(Records from a data source)
###

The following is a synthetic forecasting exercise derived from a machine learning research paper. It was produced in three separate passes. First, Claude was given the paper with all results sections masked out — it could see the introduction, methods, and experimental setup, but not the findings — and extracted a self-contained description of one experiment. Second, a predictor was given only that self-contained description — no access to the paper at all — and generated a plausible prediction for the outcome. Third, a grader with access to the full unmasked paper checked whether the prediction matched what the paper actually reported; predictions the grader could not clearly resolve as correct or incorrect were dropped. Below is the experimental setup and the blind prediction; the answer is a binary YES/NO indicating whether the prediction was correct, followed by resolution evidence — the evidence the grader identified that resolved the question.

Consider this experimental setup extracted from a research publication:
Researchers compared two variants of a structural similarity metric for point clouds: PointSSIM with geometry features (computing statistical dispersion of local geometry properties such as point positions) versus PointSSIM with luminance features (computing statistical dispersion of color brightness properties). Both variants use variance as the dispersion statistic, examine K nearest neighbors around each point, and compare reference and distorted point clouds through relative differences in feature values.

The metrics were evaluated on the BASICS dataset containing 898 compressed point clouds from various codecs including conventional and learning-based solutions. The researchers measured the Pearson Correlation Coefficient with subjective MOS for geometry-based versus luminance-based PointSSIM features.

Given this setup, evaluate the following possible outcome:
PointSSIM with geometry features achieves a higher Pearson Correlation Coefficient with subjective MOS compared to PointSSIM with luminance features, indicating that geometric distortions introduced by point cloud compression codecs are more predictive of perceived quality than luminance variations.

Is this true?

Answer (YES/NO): YES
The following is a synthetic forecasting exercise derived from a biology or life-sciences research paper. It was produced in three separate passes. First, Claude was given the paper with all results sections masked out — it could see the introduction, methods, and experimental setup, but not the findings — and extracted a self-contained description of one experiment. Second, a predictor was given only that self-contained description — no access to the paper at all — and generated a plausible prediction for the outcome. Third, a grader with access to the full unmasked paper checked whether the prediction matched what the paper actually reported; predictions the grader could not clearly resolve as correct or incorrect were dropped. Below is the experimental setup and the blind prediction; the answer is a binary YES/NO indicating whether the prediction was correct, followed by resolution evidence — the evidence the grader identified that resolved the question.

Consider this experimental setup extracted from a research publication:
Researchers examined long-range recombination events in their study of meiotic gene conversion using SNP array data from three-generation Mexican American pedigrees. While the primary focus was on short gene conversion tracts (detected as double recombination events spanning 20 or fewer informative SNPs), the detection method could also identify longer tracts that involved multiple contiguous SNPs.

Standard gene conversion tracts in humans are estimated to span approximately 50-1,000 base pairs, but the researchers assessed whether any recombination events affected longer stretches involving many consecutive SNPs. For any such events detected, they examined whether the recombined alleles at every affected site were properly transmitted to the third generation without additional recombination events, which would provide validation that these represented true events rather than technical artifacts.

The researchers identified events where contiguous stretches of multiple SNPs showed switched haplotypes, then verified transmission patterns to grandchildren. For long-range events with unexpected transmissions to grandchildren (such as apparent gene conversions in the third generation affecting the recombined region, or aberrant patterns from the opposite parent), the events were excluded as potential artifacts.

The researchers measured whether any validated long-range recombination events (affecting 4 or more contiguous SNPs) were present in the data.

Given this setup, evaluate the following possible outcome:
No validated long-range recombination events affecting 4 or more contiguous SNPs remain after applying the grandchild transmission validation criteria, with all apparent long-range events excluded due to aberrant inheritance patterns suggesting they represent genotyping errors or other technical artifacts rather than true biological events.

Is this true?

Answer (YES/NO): NO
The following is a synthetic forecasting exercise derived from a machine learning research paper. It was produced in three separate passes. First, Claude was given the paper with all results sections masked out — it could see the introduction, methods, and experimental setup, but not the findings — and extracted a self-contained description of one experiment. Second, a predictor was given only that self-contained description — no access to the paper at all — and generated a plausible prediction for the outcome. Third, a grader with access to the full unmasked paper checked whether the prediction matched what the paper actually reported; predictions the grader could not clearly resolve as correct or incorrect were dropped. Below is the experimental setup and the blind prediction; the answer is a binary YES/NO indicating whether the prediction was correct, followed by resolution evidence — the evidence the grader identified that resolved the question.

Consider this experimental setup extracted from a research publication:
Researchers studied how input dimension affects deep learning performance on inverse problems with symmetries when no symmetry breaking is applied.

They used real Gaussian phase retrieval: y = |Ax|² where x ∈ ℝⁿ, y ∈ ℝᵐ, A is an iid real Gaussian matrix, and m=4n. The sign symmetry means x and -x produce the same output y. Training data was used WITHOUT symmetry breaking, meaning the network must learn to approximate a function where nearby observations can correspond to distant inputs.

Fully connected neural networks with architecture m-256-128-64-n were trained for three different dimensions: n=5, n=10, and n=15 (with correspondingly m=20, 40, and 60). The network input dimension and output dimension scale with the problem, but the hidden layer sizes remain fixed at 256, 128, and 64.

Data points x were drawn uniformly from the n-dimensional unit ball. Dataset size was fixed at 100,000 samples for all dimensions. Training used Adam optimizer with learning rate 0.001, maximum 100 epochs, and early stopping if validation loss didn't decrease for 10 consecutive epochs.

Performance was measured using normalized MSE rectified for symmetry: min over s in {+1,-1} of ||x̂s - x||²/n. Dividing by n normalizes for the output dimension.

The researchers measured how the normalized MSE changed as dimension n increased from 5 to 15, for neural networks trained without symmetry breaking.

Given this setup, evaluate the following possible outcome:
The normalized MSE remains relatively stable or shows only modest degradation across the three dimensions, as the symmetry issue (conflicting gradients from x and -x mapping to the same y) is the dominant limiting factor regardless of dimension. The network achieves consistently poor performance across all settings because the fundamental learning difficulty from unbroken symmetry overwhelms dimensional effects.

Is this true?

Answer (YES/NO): NO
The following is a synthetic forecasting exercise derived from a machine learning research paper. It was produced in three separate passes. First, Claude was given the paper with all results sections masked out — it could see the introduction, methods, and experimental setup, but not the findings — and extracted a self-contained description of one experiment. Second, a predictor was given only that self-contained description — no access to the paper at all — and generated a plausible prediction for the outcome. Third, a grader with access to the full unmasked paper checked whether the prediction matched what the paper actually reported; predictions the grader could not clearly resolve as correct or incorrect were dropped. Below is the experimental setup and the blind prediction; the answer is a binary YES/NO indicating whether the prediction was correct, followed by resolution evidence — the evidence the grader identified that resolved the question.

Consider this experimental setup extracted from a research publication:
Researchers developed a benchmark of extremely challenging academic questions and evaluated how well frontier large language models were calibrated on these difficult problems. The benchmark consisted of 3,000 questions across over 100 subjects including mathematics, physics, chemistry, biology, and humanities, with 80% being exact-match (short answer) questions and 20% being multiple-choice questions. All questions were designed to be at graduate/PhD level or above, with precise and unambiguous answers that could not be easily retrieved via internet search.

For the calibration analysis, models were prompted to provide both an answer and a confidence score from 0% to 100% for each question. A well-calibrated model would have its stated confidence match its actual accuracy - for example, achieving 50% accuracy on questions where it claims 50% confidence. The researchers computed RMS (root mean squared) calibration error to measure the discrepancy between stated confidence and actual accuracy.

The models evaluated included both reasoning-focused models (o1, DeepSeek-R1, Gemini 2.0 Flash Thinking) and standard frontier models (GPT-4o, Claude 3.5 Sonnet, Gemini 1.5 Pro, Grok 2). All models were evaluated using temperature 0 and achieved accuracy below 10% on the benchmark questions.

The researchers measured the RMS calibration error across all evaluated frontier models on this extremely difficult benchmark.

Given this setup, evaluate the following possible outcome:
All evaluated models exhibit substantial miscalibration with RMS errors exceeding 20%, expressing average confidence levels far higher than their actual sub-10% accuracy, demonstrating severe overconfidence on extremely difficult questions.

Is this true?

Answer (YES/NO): YES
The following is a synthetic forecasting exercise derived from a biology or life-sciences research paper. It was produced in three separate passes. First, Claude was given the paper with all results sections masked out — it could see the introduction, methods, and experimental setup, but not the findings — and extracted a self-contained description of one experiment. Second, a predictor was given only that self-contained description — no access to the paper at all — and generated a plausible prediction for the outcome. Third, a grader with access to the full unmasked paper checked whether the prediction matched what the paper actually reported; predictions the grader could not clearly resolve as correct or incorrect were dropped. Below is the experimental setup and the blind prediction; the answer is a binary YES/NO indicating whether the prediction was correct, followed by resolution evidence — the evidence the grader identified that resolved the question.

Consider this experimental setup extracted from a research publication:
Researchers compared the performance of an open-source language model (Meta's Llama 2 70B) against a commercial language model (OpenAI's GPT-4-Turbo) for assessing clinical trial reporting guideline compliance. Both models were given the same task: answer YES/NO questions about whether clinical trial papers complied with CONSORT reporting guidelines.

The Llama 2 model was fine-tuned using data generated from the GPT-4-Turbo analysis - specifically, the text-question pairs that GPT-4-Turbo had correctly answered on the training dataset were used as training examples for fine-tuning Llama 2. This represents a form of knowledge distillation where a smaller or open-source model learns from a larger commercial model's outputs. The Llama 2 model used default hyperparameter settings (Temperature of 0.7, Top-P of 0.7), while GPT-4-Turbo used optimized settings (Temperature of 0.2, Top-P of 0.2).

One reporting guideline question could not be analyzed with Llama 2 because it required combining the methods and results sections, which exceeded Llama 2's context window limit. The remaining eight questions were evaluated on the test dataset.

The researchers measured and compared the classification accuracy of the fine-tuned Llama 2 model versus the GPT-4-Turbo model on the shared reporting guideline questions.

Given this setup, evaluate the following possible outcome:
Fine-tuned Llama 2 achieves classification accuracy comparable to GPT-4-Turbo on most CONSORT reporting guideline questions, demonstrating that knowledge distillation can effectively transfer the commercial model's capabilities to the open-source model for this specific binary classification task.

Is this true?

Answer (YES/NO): NO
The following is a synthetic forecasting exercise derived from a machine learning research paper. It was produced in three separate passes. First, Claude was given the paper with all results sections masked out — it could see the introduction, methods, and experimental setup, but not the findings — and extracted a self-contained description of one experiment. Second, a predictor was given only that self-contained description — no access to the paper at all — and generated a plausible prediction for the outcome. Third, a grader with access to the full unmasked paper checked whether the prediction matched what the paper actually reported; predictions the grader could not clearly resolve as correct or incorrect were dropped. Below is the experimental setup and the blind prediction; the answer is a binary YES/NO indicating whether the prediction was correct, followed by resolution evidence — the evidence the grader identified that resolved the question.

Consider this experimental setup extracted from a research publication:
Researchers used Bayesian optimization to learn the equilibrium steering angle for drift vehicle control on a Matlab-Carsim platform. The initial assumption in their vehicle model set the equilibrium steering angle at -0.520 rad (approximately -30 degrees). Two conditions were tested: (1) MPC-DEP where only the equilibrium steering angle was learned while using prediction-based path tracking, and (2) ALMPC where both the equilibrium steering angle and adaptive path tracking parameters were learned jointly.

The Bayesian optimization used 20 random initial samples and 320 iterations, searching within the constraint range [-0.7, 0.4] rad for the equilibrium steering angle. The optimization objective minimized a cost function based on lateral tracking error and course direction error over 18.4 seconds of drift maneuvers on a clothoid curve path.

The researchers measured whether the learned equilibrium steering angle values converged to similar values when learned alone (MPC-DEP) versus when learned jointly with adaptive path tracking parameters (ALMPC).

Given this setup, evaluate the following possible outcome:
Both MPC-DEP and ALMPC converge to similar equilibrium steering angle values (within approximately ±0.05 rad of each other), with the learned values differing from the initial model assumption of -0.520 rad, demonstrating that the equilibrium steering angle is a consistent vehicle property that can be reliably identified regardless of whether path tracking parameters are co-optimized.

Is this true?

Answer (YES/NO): YES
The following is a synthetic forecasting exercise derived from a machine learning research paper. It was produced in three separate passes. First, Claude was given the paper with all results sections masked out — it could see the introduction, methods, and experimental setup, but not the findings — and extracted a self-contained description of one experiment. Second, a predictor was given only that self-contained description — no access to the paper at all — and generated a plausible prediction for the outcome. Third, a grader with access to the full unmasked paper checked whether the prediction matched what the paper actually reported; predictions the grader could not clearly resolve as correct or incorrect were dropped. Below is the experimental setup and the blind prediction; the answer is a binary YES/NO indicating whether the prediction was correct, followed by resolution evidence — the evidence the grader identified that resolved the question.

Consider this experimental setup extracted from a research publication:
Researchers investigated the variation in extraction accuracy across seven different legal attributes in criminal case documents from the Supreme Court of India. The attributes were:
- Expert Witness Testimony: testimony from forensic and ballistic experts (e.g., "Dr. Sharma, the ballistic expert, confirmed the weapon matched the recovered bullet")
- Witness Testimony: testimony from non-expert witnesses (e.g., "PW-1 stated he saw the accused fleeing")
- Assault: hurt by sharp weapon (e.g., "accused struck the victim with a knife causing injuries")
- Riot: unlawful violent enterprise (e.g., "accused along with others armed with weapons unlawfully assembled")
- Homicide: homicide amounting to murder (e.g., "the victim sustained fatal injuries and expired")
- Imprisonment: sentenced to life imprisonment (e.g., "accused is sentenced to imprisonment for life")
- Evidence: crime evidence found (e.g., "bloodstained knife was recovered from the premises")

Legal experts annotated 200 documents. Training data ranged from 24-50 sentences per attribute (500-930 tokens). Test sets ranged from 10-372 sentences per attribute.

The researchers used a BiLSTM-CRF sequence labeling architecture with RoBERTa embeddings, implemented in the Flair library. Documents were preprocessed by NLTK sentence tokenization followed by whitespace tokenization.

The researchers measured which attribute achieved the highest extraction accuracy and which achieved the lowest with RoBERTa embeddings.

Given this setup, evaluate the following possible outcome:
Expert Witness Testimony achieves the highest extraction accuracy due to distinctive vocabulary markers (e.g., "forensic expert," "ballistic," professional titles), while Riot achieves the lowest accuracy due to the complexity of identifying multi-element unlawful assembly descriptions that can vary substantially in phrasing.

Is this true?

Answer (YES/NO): NO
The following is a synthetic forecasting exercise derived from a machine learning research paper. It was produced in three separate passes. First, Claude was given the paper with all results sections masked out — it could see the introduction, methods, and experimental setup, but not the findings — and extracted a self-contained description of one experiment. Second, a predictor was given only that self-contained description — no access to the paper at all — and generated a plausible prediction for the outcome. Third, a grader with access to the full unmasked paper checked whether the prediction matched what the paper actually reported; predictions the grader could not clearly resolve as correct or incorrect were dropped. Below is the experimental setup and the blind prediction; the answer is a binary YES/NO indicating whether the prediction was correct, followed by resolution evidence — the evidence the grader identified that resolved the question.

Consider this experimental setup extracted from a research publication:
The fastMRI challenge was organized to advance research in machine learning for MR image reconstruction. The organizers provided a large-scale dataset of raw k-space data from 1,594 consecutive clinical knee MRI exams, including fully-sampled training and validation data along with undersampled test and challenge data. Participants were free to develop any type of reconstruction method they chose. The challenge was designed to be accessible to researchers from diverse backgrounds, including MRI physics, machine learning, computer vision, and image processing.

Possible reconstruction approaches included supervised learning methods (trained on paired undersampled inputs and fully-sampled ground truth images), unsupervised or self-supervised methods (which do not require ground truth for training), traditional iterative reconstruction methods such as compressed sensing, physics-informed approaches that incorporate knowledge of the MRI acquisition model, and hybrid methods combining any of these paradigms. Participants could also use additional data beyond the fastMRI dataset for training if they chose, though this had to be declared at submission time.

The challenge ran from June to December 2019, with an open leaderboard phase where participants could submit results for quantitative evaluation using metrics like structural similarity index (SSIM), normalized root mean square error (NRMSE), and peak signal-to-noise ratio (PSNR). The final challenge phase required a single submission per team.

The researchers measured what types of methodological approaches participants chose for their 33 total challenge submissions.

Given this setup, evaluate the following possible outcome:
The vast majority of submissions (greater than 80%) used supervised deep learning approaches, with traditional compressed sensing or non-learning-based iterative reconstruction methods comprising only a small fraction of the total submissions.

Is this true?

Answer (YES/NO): YES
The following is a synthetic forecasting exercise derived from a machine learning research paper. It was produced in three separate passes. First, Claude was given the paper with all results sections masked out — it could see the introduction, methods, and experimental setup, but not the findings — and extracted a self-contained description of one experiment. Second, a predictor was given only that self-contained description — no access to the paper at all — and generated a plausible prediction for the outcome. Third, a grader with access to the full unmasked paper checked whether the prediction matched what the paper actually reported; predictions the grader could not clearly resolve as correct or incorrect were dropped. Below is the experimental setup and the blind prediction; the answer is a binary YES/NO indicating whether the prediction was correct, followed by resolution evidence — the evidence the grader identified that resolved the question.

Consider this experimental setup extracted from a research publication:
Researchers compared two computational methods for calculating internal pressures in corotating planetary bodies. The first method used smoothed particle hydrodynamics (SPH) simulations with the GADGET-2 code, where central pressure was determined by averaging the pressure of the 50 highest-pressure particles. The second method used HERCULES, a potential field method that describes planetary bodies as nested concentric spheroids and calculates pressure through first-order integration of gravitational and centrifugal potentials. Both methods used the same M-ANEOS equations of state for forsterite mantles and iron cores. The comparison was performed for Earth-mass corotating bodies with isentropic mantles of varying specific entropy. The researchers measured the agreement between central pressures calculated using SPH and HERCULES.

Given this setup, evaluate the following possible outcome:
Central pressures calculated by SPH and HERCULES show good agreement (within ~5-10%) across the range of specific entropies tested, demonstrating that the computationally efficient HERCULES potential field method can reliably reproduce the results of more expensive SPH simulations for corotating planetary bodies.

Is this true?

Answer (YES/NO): YES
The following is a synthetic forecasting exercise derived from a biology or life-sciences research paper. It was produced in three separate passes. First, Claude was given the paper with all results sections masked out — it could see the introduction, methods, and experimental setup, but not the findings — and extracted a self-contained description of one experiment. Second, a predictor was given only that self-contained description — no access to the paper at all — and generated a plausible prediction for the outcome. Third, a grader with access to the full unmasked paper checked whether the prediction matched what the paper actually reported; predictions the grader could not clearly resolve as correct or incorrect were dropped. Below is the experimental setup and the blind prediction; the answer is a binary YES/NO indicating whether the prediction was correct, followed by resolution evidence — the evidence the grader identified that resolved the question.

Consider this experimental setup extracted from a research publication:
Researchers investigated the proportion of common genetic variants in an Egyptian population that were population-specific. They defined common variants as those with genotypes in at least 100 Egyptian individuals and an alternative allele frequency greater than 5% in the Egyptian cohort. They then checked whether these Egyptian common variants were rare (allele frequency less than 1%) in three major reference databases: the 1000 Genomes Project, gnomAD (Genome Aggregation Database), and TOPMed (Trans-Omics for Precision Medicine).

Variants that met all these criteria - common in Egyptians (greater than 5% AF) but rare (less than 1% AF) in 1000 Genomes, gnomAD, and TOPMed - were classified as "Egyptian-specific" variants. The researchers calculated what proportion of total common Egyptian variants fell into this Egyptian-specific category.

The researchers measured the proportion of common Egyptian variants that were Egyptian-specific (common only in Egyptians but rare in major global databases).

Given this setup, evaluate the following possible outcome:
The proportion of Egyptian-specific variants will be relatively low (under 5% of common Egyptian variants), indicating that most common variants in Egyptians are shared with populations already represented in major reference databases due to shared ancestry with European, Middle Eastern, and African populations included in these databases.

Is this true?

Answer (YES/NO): YES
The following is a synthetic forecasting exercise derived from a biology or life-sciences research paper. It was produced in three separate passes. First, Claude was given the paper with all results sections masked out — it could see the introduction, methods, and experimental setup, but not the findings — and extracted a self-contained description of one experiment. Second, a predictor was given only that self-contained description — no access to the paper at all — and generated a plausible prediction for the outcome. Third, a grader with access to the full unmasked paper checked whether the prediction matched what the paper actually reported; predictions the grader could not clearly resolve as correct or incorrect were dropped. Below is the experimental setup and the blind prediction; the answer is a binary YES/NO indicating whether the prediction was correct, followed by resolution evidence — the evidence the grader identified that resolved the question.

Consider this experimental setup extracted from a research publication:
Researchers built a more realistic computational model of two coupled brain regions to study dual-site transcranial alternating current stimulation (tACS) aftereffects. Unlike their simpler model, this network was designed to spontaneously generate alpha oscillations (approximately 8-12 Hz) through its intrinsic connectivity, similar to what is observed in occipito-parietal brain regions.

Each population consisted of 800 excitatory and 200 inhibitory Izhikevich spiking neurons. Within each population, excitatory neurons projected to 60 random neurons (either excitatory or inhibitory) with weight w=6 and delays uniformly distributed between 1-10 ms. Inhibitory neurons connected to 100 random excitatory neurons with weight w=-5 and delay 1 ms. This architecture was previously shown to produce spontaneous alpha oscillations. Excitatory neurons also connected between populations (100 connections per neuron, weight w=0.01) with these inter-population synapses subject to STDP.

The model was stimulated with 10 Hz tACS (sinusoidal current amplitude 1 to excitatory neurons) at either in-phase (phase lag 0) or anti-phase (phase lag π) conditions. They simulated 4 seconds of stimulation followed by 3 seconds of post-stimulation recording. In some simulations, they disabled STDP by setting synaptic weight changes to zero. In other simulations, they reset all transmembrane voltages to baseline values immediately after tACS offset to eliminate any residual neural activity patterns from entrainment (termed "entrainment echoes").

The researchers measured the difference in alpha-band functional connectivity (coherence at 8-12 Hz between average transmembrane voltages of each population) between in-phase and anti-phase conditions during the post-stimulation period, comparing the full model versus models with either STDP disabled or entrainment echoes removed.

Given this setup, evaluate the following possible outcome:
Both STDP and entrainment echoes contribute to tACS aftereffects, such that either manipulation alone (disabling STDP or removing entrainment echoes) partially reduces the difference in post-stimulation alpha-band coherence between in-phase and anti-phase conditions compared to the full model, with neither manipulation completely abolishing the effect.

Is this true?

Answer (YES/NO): NO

###

__Brief__: Please say how many lines in the records contain the word "ballistic", and give only that number.

__Answer to this task__: 2